En su primer viaje en 1492, Colón llegó a Cuba y a las Bahamas. (La palabra Bahama en sí misma proviene del Baja Mar español, ‘Sea Low Sea’, porque los grandes barcos de Castilla no pudieron acercarse a las playas poco profundas). Un año después, su segundo viaje lo llevó de regreso a Cuba, luego a Jamaica y las Islas de Barlovento.
Para el verano de 1498, Colón navegó de Andalucia con seis barcos. Esta expedición lo llevó a Estados Unidos propiamente dicho por primera vez, pisando lo que ahora es Venezuela.
Y fue en este tercer viaje que giró su fortuna.
Volviendo a la hispaniola, la isla ahora compartida por la República Dominicana y Haití, encontró rebelión. Algunos conquistadores habían incautado el poder durante su ausencia de seis meses.

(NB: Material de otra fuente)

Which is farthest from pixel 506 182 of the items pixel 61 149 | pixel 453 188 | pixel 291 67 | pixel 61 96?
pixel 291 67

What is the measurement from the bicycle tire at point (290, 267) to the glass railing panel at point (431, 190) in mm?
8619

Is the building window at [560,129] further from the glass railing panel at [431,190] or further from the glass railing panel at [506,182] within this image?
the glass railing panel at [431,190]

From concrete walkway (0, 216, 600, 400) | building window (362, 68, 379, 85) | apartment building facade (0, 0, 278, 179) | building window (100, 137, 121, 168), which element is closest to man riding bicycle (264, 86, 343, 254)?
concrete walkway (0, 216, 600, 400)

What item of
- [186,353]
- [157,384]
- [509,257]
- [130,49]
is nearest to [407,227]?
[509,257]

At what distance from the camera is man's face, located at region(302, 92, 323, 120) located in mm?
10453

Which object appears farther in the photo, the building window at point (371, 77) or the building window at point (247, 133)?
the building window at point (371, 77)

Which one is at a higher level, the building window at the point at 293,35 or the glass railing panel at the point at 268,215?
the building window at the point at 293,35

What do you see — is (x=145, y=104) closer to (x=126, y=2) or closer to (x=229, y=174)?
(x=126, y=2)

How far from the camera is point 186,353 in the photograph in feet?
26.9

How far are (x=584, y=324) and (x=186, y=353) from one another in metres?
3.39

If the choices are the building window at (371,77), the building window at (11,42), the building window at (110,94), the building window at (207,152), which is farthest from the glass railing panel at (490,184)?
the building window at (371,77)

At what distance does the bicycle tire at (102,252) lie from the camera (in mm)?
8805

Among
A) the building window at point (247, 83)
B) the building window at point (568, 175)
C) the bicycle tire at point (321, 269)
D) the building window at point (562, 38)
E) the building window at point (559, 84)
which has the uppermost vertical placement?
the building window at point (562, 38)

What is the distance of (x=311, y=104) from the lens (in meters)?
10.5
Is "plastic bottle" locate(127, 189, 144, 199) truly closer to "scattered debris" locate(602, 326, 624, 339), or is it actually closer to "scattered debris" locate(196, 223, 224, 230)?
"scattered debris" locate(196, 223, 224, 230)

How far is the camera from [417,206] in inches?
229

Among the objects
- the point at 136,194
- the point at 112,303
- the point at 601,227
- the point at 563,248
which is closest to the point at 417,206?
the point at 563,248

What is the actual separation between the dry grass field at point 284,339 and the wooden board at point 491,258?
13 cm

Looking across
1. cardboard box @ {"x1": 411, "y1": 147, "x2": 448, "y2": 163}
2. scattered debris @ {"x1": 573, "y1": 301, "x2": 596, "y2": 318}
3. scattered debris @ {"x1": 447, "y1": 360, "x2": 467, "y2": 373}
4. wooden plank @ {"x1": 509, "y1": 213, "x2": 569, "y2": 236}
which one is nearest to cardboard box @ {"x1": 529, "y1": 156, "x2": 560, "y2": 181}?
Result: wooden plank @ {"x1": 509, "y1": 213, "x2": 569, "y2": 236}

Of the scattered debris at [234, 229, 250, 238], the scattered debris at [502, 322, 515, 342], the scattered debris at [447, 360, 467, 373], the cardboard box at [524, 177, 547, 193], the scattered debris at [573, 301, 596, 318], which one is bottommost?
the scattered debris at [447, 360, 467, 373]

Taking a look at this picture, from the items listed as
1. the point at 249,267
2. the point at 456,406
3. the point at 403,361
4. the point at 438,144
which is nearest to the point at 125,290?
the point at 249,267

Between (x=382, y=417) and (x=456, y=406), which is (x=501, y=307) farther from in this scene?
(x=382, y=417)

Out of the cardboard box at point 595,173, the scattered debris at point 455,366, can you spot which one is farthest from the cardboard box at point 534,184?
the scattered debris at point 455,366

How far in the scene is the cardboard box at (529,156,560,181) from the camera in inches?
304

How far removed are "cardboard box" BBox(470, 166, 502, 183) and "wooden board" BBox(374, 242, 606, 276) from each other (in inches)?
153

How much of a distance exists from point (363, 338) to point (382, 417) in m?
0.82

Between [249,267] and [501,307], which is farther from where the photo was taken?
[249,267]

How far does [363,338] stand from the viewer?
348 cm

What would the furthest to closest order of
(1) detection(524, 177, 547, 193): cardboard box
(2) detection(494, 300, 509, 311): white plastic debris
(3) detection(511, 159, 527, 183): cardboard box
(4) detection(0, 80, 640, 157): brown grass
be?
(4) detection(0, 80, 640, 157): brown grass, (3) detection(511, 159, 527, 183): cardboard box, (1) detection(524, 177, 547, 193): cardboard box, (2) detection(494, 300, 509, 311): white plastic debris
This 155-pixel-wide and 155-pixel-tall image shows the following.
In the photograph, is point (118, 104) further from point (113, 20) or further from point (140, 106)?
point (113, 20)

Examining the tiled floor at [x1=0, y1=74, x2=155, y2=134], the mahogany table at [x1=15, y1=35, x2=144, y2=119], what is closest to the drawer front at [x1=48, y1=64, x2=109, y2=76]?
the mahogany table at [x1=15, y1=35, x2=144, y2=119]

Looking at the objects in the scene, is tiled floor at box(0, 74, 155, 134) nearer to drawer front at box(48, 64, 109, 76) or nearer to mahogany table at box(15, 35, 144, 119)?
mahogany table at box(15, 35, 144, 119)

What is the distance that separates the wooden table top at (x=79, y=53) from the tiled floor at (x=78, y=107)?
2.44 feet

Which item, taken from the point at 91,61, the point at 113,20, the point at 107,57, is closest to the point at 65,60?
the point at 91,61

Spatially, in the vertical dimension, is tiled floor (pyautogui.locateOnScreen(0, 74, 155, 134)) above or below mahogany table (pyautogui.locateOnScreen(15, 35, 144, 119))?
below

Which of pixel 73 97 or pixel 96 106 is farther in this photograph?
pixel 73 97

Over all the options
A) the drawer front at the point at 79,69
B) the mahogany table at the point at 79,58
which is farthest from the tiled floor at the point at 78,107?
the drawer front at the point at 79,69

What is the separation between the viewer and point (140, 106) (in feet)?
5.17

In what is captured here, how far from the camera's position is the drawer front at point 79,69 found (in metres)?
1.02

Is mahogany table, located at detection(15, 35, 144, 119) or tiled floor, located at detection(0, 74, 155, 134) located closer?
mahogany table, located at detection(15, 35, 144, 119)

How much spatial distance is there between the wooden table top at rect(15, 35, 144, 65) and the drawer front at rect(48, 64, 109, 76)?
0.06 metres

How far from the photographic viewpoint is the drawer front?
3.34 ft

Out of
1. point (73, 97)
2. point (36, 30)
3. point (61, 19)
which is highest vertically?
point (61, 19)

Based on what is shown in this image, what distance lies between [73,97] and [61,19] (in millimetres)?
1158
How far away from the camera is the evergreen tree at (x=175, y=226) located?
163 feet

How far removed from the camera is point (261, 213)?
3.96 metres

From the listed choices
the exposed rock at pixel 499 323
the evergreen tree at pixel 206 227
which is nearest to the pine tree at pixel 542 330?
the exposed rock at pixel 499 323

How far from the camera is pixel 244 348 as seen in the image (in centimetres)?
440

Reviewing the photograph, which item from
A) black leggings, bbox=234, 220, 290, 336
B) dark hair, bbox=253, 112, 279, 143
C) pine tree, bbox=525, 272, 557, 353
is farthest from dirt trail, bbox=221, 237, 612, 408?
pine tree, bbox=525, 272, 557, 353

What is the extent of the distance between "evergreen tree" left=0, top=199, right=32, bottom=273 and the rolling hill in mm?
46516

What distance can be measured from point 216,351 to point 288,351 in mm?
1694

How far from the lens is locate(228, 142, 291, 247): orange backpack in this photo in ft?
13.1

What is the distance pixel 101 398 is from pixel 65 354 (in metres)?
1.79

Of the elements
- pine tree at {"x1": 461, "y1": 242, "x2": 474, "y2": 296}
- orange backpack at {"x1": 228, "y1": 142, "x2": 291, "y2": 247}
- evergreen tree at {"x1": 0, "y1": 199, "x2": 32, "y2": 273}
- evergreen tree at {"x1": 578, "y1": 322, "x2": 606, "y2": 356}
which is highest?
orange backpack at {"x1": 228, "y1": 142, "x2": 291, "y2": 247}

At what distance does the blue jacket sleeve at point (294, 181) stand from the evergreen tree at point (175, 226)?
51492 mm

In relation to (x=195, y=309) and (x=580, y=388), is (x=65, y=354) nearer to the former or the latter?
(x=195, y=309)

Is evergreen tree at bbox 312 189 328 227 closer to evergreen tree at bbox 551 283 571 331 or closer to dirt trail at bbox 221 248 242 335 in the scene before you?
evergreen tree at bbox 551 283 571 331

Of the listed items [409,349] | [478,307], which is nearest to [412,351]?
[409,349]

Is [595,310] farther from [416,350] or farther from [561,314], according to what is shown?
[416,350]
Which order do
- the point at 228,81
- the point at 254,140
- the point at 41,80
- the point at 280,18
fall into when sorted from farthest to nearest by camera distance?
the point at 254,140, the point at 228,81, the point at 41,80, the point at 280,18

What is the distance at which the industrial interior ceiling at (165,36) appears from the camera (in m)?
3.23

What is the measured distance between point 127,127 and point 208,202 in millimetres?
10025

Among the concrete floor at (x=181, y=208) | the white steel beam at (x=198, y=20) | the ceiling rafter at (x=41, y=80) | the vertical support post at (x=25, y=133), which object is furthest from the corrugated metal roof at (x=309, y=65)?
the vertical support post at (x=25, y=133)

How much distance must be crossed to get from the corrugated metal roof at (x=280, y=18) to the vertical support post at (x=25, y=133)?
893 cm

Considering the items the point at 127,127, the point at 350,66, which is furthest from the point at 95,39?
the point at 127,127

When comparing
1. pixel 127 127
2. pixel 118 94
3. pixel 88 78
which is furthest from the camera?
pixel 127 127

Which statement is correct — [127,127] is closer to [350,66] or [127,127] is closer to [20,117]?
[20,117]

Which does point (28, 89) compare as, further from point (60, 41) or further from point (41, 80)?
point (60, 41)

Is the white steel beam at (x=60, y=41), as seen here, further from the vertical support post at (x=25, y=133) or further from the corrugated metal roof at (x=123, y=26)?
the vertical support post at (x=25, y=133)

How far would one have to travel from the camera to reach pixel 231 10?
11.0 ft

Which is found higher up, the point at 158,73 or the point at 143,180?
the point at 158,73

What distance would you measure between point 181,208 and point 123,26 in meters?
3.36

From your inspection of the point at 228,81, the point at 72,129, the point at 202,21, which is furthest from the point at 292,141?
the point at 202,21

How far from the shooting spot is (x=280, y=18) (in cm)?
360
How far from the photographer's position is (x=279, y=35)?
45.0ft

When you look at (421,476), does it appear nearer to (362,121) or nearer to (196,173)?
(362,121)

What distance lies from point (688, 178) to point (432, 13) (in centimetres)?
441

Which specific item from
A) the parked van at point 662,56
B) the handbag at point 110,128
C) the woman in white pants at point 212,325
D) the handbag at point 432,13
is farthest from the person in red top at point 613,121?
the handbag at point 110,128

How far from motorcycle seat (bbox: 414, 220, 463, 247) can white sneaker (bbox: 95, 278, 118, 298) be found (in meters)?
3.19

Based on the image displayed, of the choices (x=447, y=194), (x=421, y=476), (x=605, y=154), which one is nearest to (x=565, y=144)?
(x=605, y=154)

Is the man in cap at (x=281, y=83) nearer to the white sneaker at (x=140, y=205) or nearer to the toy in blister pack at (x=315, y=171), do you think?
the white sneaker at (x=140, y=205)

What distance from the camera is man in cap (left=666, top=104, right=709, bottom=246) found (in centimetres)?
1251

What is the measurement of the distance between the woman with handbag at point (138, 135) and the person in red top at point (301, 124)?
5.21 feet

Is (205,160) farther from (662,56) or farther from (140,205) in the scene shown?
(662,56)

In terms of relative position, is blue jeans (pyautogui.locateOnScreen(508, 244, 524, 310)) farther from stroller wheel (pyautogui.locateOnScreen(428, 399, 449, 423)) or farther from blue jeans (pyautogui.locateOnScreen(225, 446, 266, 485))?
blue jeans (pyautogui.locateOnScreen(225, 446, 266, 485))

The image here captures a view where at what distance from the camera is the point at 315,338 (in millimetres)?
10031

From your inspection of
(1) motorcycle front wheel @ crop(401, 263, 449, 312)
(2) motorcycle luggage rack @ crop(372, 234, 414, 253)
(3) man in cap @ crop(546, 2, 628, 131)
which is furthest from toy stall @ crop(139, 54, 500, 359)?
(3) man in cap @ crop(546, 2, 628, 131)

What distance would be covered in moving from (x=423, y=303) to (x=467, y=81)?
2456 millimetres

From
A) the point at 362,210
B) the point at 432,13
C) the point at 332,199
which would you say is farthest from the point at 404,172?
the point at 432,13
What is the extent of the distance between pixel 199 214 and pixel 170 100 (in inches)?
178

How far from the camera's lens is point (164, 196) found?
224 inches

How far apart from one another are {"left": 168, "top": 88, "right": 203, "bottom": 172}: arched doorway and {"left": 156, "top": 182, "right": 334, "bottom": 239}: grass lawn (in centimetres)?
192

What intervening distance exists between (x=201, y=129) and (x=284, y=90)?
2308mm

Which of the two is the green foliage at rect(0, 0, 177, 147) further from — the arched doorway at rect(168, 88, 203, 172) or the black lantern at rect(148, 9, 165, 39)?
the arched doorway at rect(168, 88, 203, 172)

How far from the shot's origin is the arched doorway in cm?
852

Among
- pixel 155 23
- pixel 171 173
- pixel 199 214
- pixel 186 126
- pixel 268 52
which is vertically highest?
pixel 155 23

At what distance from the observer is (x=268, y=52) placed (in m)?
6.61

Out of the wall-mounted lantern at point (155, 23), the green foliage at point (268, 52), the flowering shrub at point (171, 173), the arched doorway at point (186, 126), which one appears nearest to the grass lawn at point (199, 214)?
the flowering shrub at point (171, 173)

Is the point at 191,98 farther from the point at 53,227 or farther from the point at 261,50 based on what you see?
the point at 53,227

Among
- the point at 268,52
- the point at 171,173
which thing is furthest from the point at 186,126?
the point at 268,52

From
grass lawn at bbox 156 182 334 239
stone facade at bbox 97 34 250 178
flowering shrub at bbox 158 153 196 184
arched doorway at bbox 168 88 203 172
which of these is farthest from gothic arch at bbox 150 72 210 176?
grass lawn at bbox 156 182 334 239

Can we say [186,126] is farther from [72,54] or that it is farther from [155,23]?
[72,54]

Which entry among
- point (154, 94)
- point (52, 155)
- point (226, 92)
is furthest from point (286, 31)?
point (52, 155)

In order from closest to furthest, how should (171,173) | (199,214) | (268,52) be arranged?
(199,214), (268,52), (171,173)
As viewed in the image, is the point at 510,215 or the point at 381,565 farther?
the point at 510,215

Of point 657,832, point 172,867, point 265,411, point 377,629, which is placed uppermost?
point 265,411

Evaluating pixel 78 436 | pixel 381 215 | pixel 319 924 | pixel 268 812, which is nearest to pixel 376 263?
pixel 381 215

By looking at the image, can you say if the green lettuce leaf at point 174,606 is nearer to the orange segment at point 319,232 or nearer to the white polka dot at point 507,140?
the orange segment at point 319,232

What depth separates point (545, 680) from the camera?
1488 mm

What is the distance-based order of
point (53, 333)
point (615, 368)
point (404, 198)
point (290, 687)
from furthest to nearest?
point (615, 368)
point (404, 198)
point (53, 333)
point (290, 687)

Columbus enfrentó un dilema. Si se mudó contra los rebeldes, se arriesgó a avivar el resentimiento que sabía que ya se estaba gestando. Pero si no hizo nada, parecía débil, y los monarcas en Madrid podrían despojarlo de orden.
Él eligió la fuerza, encarcelando a algunos rebeldes y ejecutando al menos uno. Pero la campaña de susurro creció. Las cartas volaron de regreso a España acusándolo de corrupción y crueldad, escritas por hombres que esperaban puestos reales lucrativos.
La corona envió a Francisco de Bobadilla para investigar. Cuando el barco de Bobadilla llegó a Cuba, Columbus se subió a saludarlo. La reunión fue breve: Bobadilla lo ordenó encadenado como un criminal común. La fecha era el 1 de octubre de 1500.
Todavía surgen nuevos documentos. Tan recientemente como 2006, las declaraciones de testigos relacionadas con el arresto fueron desenterradas. Lo que podemos decir es que Bobadilla actuó precipitadamente, en el mejor de los casos, y en el peor de los casos permitió el prejuicio, tanto xenófobo como antisemita, para guiar su mano.
Los monarcas católicos intervinieron rápidamente. Ordenaron a Colón Freed y lo convocaron a la Alhambra en Granada, donde fue recibido con honor después de seis semanas en cadenas. Bobadilla fue despedido y obligado a pagar una compensación.
El gran navegador tenía un viaje más por delante: en 1502, llegaría a las costas de México. Pero quizás el momento más dulce de su notable vida llegó en el palacio de la Alhambra, cuando supo que sus enemigos habían sido humillados y su fortuna asegurada.